* [Activity list]
(a) Write out the part of the SayHello passage starting with "During the preparation" and going on through "of the publication.".
(b) In the SayHello passage, how many languages does the first implementation of the application support?

* [Passage to read]
In summary, by leveraging contemporary technologies, SayHello provides a user-centric solution that simplifies cross-cultural communication. The application’s performance metrics demonstrated its effectiveness, revealing high accuracies. Future implementations will investigate the potential expansion of the application’s language support, as the first implementation supports five languages only. In principle, the application can accommodate all other languages that are adopted by Google. In addition to Google Translate, we are currently considering the use of large language models such as GPT-4 for translation purposes due to their significant capabilities in such tasks. Additionally, we are considering incorporating additional user customization features and also implementing it on iOS. Despite these potential avenues for future development, SayHello, in its current version, stands as a robust, innovative tool for facilitating polyglot conversations, thereby bridging linguistic barriers and fostering global understanding.
During the preparation of this paper, the authors used OpenAI’s ChatGPT [39] and Grammarly [40] in order to improve readability and language. The authors take full responsibility for the content of the publication.

* [Source information]
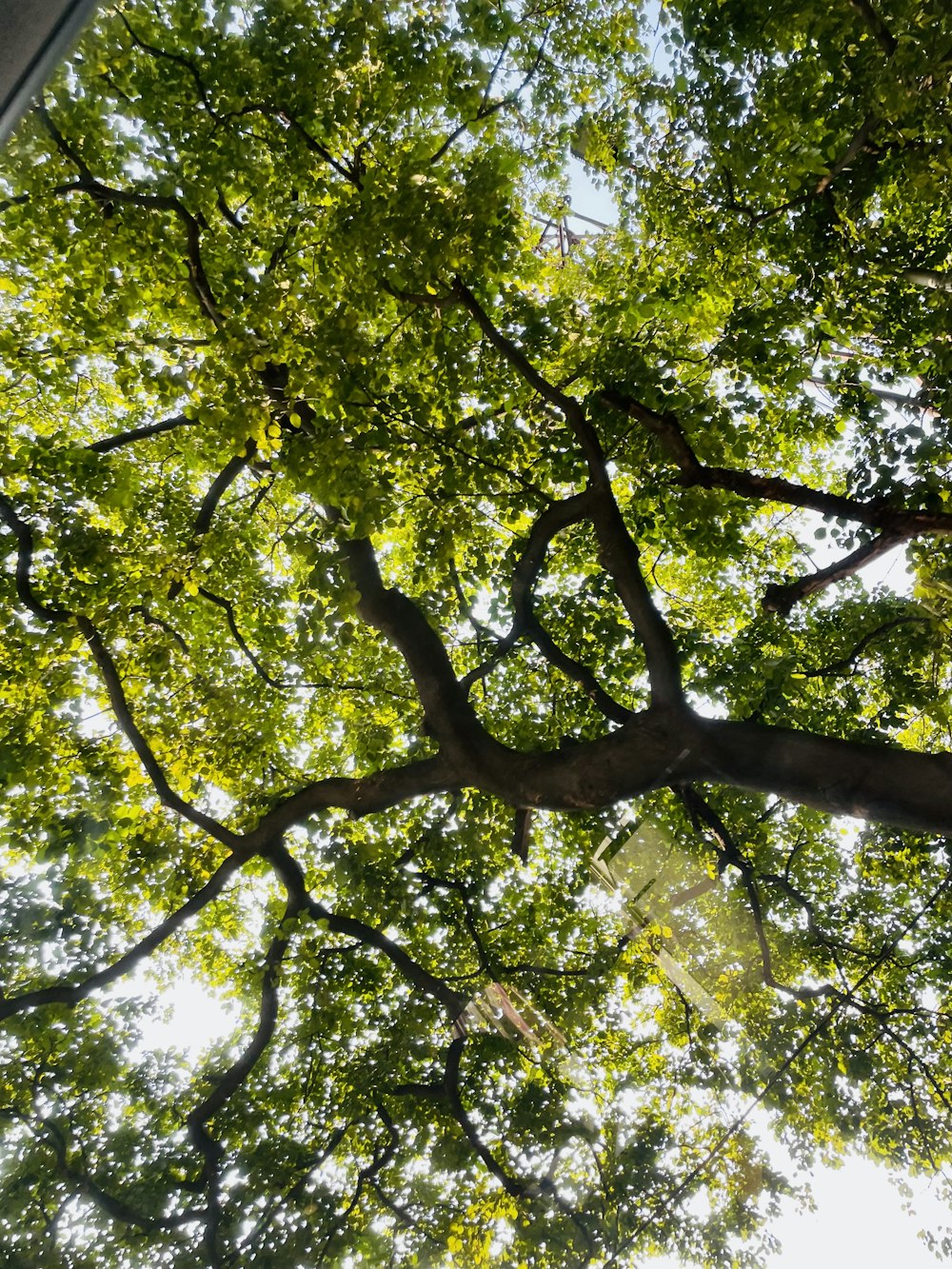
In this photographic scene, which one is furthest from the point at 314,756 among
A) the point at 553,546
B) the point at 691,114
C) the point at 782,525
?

...

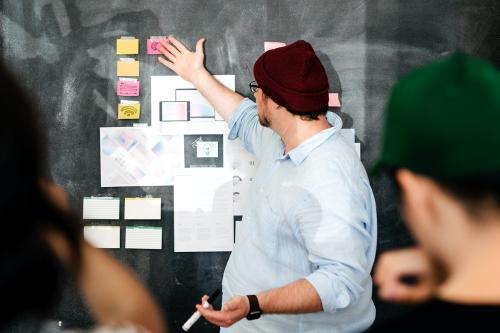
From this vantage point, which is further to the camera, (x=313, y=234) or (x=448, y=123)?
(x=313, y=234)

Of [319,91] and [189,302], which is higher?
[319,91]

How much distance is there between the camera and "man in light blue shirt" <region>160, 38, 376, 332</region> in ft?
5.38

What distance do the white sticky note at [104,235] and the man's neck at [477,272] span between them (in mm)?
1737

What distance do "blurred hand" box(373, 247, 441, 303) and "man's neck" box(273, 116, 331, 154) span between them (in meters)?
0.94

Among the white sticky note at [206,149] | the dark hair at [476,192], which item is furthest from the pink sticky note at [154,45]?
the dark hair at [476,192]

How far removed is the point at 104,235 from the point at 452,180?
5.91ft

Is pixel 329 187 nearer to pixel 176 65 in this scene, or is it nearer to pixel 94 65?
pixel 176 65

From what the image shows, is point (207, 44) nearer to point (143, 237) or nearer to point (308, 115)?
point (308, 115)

---

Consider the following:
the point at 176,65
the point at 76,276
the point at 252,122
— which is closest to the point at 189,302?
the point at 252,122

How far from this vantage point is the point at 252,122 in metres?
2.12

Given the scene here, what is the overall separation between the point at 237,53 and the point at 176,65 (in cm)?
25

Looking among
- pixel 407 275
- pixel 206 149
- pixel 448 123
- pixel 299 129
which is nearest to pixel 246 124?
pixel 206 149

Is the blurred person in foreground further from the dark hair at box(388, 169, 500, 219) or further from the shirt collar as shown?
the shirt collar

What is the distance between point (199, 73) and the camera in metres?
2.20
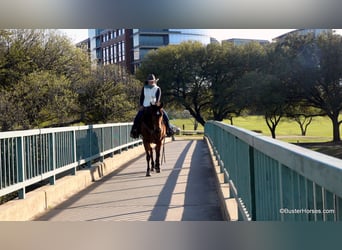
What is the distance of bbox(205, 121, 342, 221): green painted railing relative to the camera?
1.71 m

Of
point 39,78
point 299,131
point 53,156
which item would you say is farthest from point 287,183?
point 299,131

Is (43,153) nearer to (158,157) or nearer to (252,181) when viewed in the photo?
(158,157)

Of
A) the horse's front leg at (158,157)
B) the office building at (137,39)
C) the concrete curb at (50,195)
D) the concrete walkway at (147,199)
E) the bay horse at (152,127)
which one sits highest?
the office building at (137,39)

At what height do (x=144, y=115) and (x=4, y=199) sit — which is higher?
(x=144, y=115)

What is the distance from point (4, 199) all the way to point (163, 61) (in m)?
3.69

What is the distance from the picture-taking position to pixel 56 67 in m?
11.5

* [Outputs in order]
(a)
During the preparation of this paper, the authors used OpenAI’s ChatGPT [39] and Grammarly [40] in order to improve readability and language. The authors take full responsibility for the content of the publication.

(b) Five languages.